== Material ==

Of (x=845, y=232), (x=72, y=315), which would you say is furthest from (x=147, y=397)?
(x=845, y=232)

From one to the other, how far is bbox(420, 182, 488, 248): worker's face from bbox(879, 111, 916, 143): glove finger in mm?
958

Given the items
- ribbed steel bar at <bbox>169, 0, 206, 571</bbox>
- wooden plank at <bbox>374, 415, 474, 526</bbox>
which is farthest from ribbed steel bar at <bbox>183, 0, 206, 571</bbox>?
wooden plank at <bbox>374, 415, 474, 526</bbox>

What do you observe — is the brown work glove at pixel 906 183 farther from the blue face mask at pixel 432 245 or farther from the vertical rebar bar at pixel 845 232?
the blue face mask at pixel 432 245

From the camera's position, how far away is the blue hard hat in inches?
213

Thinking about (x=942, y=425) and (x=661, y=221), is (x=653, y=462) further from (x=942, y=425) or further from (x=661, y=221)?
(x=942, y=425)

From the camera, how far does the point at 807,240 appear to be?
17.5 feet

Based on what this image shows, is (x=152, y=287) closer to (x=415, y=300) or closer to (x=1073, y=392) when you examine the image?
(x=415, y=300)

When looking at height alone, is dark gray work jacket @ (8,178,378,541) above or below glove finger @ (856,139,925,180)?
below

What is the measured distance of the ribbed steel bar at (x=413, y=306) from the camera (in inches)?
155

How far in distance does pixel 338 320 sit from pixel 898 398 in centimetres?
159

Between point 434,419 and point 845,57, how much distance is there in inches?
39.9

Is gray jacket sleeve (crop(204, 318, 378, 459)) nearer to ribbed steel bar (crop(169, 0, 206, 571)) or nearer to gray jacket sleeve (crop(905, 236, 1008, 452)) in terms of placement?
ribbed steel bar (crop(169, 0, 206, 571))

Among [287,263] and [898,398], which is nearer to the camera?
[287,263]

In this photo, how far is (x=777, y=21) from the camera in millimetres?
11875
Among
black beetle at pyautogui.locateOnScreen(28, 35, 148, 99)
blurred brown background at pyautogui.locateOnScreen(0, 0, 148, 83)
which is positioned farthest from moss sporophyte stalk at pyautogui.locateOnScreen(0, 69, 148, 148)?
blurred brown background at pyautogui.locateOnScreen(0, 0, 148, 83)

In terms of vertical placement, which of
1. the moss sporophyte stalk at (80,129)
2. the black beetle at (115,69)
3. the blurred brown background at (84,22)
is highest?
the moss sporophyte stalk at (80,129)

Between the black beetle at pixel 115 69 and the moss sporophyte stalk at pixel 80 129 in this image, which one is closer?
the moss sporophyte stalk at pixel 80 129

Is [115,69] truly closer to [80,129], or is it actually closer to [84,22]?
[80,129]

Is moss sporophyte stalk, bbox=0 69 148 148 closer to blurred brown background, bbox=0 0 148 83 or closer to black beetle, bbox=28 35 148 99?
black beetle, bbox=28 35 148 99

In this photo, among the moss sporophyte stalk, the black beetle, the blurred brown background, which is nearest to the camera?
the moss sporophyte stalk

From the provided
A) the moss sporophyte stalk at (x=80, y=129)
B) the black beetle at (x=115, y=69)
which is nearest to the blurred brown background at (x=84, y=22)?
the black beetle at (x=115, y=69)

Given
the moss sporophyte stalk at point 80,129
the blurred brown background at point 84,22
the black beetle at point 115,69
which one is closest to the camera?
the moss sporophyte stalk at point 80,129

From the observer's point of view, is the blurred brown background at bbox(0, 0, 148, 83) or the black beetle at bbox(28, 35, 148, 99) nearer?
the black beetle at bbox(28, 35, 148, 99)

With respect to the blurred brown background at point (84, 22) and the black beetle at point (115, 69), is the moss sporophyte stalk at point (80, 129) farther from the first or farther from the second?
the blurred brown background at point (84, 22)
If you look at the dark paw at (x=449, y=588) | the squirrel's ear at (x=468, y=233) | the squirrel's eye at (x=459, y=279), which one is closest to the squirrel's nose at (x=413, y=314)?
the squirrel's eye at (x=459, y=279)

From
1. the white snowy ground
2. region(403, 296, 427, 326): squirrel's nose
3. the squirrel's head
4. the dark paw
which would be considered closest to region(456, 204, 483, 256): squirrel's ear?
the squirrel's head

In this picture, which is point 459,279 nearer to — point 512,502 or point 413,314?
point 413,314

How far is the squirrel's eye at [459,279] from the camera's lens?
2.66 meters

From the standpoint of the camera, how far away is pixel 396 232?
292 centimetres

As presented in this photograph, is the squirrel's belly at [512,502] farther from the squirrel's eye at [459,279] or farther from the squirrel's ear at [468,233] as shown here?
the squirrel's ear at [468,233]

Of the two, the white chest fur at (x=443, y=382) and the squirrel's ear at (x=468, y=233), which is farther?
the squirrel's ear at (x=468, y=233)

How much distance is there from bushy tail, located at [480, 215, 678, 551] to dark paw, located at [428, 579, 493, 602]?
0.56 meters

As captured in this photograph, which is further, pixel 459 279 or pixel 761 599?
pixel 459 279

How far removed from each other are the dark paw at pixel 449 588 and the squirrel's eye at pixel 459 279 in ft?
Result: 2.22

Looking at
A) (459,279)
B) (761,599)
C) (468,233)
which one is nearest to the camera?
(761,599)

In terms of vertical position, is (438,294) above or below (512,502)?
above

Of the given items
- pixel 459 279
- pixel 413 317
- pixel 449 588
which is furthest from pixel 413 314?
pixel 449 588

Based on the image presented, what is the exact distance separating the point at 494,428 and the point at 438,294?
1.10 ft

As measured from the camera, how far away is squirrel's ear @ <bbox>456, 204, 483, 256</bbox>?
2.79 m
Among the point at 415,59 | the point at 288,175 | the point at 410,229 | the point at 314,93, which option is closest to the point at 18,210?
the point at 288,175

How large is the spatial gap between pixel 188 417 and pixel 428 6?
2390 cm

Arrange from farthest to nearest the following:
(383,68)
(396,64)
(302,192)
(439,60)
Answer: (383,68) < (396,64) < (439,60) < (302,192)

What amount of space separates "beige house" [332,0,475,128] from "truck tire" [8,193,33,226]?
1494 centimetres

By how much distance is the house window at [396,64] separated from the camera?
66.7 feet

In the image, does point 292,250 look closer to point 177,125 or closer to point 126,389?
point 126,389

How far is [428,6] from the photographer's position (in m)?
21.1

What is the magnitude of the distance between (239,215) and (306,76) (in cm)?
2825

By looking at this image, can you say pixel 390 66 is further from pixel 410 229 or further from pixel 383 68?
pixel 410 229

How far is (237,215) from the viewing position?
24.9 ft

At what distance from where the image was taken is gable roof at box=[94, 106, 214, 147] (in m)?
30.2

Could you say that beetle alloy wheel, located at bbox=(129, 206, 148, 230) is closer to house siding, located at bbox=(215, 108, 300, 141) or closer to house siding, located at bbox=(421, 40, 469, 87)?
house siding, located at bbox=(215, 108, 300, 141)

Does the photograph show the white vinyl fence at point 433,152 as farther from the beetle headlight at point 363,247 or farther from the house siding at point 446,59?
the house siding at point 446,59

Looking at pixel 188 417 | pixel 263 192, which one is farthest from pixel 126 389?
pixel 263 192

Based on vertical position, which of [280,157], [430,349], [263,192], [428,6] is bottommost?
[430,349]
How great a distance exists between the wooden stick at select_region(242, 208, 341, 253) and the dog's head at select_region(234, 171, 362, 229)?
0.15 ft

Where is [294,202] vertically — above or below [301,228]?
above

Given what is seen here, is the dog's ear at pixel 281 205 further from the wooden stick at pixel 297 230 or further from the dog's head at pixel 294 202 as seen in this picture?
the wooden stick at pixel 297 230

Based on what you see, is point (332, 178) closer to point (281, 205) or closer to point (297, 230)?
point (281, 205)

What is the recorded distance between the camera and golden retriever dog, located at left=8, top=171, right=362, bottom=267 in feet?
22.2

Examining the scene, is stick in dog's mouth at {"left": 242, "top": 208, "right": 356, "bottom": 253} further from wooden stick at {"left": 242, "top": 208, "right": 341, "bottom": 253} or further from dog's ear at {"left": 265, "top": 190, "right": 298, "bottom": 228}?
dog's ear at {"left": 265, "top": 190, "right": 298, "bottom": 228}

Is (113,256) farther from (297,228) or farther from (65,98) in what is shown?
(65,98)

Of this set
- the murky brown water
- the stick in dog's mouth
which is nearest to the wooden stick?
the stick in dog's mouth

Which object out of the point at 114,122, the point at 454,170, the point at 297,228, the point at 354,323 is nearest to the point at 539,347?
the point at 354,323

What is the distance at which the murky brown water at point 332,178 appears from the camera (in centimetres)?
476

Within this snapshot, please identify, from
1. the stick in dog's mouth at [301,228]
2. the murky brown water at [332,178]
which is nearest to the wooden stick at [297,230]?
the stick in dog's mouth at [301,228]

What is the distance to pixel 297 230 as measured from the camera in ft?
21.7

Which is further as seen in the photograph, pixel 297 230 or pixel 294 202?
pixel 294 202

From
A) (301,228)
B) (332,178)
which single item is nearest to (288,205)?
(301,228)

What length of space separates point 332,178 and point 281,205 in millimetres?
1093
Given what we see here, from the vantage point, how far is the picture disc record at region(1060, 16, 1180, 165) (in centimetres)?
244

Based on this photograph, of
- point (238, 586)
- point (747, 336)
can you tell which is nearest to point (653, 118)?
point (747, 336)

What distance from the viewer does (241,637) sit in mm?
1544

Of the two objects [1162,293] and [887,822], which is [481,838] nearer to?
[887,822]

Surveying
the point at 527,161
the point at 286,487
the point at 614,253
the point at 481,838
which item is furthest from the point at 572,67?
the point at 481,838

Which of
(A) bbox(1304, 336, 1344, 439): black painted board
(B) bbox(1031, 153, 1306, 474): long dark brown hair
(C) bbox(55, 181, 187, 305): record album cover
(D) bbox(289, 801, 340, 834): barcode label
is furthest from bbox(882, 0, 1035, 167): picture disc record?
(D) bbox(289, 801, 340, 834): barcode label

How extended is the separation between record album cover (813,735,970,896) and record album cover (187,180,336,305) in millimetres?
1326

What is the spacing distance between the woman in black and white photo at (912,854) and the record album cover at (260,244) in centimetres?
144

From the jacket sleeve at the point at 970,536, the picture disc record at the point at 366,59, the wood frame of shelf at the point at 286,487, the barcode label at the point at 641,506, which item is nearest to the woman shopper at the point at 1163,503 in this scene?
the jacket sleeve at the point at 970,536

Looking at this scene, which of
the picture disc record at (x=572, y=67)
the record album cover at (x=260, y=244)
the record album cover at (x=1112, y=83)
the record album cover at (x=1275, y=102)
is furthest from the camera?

== Objective ==
Update the records from the line containing "In this picture, which" through the line containing "292 centimetres", replacing "squirrel's eye" with "squirrel's left eye" and leaving everything else unchanged. Give only these lines.

== Full answer ==
In this picture, which is point 459,279 nearer to — point 512,502 or point 413,314?
point 413,314

How far is the squirrel's left eye at [459,279] from the camera's lens?
2.66 meters

From the standpoint of the camera, how far away is pixel 396 232?
292 centimetres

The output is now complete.